これにより、訪日客の消費が促進され、免税店の数も増加。今年4月には、全国でついに5万店を突破した。

8%⇒10%の消費増税で、インバウンドはさらに2%お得感が増幅

免税店化の最大のメリットは、同じ商品が非免税店より消費税分安く購入できるため、インバウンドの集客が期待できることだ。さらに大本氏は、別の視点からメリットを指摘する。「欧州では、いったん税込みで買物をし、出国時に税関でチェックを受けた後、付加価値税(日本の消費税に相当)が還付される仕組みだが、日本は購入時に、お店で消費税が免税される独自の方式をとっている。その場で“割引”となるのでお得感があり、余分に買物をしてくれるのも大きなメリット」。

そのお得感がさらに増すのが、10月に実施された消費税の引き上げだ。大本氏は、「国内居住者にとっては2%の増税になるが、免税店で消費税が免税される訪日客にとっては、その2%分が“おトク”になることから、免税店に足が向く。販売機会の拡大と買い増しが期待できる」と話す。

訪日客を誘客し、免税店のメリットを生かすには事前準備が重要

ただし、免税店だからといって、黙っていれば訪日客がどんどん来店するわけではない。「免税店のメリットを生かすには準備が必要で、何もしないとせっかくのチャンスを逃してしまう。準備は早ければ早いほどいい」と大本氏は言う。

海外からの訪日客は、日本に来る前にインターネットなどで情報収集をしてくるので、「自店が免税店であることや、扱っている商品の特徴、店舗の魅力を、SNSを活用してPRし、日本に着いたらあの店に行きたいと思わせる。そして実際に来店したらプレゼントがもらえるなど特典を用意するといった“お客様を呼び込むルート”を確立しておくことが重要」と大本氏。

また店頭の目立つ位置に免税店のステッカーを掲出して、外国人客を店内に誘導すること。海外、特に中国はキャッシュレス決済が当たり前なので、合わせて可能な決済手段を示しておくことも大切だ。

さらに商品構成によっては軽減税率への対応が求められるため、その知識も必要となる。

おもてなし文化に自信を持ち、ショッピングエクスペリエンスの提供を

大本氏は、「楽しいショッピングエクスペリエンス(買物体験)の提供も重要」とアドバイスする。

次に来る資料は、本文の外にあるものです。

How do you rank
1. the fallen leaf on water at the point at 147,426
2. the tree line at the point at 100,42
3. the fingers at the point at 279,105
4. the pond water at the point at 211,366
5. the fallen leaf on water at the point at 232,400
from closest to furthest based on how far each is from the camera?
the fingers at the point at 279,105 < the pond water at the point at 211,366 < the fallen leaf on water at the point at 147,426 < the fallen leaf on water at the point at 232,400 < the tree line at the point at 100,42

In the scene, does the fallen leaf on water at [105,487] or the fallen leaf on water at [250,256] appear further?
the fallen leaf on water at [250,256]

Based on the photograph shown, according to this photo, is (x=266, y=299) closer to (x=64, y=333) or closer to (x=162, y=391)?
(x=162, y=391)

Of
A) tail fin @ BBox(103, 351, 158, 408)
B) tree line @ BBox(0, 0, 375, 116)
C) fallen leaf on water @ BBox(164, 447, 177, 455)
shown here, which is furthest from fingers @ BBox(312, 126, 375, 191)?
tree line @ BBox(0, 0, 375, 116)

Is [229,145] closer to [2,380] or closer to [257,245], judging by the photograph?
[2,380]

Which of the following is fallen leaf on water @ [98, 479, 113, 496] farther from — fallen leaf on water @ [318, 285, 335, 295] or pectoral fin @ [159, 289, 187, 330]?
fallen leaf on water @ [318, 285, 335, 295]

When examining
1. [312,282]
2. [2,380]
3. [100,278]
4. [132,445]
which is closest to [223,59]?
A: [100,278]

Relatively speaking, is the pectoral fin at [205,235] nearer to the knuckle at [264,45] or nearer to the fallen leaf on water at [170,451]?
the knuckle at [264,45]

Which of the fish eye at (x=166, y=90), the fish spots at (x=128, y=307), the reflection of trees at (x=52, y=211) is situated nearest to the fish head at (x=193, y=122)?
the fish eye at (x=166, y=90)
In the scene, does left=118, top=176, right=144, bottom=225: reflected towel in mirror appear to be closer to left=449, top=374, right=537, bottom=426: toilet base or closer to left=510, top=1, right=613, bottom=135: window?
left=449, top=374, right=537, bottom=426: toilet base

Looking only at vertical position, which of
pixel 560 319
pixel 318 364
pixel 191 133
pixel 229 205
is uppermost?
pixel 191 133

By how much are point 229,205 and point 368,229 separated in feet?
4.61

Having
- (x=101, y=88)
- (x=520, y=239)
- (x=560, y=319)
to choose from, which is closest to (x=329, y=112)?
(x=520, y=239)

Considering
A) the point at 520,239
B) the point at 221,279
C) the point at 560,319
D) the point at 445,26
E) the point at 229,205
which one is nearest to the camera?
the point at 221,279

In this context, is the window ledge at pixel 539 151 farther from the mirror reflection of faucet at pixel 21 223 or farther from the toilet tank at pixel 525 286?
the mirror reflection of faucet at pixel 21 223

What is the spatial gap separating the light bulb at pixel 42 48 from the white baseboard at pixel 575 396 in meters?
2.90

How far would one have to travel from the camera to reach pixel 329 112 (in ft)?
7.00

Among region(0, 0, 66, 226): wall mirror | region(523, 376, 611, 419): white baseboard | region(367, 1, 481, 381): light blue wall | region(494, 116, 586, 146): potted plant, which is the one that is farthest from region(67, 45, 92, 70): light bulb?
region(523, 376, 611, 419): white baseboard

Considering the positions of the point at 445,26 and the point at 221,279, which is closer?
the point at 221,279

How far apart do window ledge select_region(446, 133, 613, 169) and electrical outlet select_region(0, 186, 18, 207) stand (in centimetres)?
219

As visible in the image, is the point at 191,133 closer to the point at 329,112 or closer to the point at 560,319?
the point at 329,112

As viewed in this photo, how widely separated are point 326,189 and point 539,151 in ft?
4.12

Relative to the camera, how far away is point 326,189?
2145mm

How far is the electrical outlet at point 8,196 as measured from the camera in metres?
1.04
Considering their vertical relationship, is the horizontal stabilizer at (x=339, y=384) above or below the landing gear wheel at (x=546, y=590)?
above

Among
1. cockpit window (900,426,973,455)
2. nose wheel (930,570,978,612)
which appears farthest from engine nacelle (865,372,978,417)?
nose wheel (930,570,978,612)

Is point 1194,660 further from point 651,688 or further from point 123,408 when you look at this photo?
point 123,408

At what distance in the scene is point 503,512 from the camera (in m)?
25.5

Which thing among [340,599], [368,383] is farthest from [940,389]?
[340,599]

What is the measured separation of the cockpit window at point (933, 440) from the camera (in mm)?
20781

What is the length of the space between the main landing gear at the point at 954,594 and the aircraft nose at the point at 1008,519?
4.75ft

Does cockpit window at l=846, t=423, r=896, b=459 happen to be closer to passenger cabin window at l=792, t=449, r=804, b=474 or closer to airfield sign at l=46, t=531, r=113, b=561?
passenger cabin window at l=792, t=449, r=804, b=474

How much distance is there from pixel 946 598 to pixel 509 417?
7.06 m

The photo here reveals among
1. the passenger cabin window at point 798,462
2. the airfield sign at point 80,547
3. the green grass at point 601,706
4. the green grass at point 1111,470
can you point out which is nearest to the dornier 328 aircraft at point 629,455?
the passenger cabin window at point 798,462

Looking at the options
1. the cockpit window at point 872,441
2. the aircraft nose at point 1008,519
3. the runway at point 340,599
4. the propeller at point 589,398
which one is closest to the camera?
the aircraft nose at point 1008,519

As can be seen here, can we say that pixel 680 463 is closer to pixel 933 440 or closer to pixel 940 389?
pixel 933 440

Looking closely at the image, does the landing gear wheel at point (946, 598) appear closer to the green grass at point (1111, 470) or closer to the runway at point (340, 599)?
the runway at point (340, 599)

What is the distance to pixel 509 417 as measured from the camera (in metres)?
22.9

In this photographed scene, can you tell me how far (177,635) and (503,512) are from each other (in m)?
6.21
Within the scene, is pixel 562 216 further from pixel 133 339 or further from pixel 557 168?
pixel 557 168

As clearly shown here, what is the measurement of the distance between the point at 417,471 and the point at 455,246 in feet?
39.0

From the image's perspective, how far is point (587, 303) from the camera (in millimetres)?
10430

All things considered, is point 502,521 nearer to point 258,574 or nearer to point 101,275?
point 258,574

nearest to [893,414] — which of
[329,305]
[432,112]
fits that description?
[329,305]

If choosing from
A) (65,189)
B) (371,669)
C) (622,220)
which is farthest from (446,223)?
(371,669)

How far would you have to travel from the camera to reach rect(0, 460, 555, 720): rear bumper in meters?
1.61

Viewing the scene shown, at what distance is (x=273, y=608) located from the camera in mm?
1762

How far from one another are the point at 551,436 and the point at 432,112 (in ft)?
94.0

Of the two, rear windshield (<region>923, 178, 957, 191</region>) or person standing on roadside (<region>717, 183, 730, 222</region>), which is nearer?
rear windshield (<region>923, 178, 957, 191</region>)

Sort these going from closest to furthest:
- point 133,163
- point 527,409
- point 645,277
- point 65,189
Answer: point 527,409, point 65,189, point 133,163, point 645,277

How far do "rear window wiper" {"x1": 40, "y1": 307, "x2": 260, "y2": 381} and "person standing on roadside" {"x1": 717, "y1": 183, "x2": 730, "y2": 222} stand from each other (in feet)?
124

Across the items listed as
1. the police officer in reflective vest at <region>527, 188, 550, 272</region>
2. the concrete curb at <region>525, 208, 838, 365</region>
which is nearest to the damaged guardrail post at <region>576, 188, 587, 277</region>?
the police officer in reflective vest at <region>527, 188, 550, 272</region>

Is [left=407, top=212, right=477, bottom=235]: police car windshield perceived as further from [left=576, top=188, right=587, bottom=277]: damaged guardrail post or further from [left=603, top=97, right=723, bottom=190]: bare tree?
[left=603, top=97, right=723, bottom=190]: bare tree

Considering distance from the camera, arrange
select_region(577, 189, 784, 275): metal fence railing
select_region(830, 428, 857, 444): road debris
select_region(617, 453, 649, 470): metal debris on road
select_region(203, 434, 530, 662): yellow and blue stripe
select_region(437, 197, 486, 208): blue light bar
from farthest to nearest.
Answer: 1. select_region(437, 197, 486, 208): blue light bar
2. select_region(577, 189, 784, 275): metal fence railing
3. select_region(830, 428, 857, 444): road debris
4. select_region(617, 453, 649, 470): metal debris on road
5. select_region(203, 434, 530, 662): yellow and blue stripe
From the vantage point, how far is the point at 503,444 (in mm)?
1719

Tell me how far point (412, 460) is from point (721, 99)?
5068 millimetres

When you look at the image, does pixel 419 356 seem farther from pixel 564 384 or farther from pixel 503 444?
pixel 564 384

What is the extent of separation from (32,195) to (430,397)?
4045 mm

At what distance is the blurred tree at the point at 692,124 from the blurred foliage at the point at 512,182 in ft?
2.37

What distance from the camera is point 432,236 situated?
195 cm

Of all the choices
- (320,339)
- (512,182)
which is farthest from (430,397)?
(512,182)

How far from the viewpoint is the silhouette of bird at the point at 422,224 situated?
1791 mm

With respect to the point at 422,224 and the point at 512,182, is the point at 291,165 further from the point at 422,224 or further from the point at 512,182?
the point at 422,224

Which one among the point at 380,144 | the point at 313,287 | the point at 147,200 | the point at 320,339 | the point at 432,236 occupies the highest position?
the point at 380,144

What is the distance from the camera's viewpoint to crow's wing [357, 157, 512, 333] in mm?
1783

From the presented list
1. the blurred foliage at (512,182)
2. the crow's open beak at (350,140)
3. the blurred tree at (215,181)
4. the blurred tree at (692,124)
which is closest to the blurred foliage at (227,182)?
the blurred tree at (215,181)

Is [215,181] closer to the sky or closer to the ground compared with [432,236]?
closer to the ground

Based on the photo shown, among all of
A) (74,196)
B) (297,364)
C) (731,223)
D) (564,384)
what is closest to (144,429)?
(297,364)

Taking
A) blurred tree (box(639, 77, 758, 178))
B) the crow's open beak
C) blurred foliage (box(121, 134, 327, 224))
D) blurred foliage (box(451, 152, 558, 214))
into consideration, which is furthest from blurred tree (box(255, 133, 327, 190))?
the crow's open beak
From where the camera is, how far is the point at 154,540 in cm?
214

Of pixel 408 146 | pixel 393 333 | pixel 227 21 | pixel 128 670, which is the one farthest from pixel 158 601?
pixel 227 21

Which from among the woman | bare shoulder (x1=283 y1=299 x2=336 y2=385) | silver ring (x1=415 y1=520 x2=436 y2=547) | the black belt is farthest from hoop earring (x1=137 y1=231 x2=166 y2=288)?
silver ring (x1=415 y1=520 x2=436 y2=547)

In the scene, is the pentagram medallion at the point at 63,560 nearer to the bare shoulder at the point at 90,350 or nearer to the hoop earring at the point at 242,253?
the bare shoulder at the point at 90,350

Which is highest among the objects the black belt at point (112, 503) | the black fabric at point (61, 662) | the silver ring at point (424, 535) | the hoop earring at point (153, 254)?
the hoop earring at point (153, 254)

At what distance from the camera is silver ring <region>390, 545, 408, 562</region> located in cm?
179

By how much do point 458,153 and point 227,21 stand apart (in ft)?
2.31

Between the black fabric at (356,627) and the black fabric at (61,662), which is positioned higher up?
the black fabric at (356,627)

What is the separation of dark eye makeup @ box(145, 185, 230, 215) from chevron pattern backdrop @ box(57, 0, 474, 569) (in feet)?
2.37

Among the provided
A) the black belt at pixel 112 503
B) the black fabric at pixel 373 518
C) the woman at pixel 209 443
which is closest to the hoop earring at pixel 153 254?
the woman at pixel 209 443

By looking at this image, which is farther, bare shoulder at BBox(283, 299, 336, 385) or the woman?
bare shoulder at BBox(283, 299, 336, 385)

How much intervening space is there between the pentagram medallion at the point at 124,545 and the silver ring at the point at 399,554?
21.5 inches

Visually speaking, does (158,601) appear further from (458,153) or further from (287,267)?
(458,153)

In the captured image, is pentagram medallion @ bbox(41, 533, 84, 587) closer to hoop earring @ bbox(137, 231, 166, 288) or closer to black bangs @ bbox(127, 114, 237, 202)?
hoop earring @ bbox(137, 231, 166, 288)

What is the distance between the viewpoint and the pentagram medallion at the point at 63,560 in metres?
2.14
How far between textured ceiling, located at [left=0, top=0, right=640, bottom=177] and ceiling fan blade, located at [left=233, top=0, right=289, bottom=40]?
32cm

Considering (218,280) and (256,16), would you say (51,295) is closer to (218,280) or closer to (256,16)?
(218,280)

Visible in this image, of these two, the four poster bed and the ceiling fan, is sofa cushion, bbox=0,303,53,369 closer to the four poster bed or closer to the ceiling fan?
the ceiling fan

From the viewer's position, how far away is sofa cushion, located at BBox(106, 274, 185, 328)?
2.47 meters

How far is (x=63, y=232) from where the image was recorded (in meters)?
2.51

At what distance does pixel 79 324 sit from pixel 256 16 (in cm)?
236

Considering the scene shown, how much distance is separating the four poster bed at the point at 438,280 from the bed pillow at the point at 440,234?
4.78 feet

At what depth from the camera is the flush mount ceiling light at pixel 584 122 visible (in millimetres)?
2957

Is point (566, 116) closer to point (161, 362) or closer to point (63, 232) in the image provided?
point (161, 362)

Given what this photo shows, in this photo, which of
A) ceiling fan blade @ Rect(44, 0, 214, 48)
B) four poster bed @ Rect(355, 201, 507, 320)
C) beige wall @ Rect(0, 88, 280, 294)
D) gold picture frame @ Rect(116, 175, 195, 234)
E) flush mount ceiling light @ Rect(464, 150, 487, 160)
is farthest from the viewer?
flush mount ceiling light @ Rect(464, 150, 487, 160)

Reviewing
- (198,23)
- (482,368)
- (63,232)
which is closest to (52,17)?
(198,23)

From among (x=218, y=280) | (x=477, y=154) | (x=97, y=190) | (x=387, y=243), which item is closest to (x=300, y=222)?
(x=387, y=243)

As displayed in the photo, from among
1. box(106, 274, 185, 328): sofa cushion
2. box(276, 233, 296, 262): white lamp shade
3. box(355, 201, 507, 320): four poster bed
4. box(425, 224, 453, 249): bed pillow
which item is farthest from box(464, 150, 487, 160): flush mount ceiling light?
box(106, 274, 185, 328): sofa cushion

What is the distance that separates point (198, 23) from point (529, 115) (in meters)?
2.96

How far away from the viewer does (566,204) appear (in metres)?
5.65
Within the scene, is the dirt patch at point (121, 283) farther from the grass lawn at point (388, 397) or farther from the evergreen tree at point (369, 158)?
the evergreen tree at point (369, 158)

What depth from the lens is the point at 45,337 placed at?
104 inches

「日本での買物は、“モノ消費”だけでなく“コト消費”の一面もある。日本には素晴らしいおもてなし文化があり、自信を持って、日頃の接客サービスを行えばいい。言葉が通じなくても、価格はメモや計算機で示せば分かり、必要な会話を指さしで示せるシートを準備するのも一つの方法」と語った。素晴らしい接客に感銘を受ければ、SNSで発信してくれ、口コミ効果も期待できる。

今後の免税制度については、2020年4月から、1年半の猶予期間を設定して、免税手続きの電子化が決まっている。それにより、手続きが簡略化され、時間も大幅に短縮される。もちろん、電子化に伴うシステムの導入が必要で、POSレジを使用している店舗はそれに付加することが可能だ。中小の事業者に対してはキャッシュレス化を含めて、POSレジ導入の補助金制度などもある。また「J&J Tax Freeとしては、スマホで使える電子化対応のアプリも準備中」と大本氏。

今後も、免税制度はさまざまな改正が予測される。先日は、観光庁と財務省が2020年の税制改正要望の中に、お土産などのグッズを販売する「自販機型」免税店を認める方向で検討に入った。

最後に大本氏は「分からない点は、われわれのような免税に関わる事業者に相談したり、講習会に参加したりして、万全の準備をしてほしい」として引き続き、店舗の免税店化をサポートしていくと語った。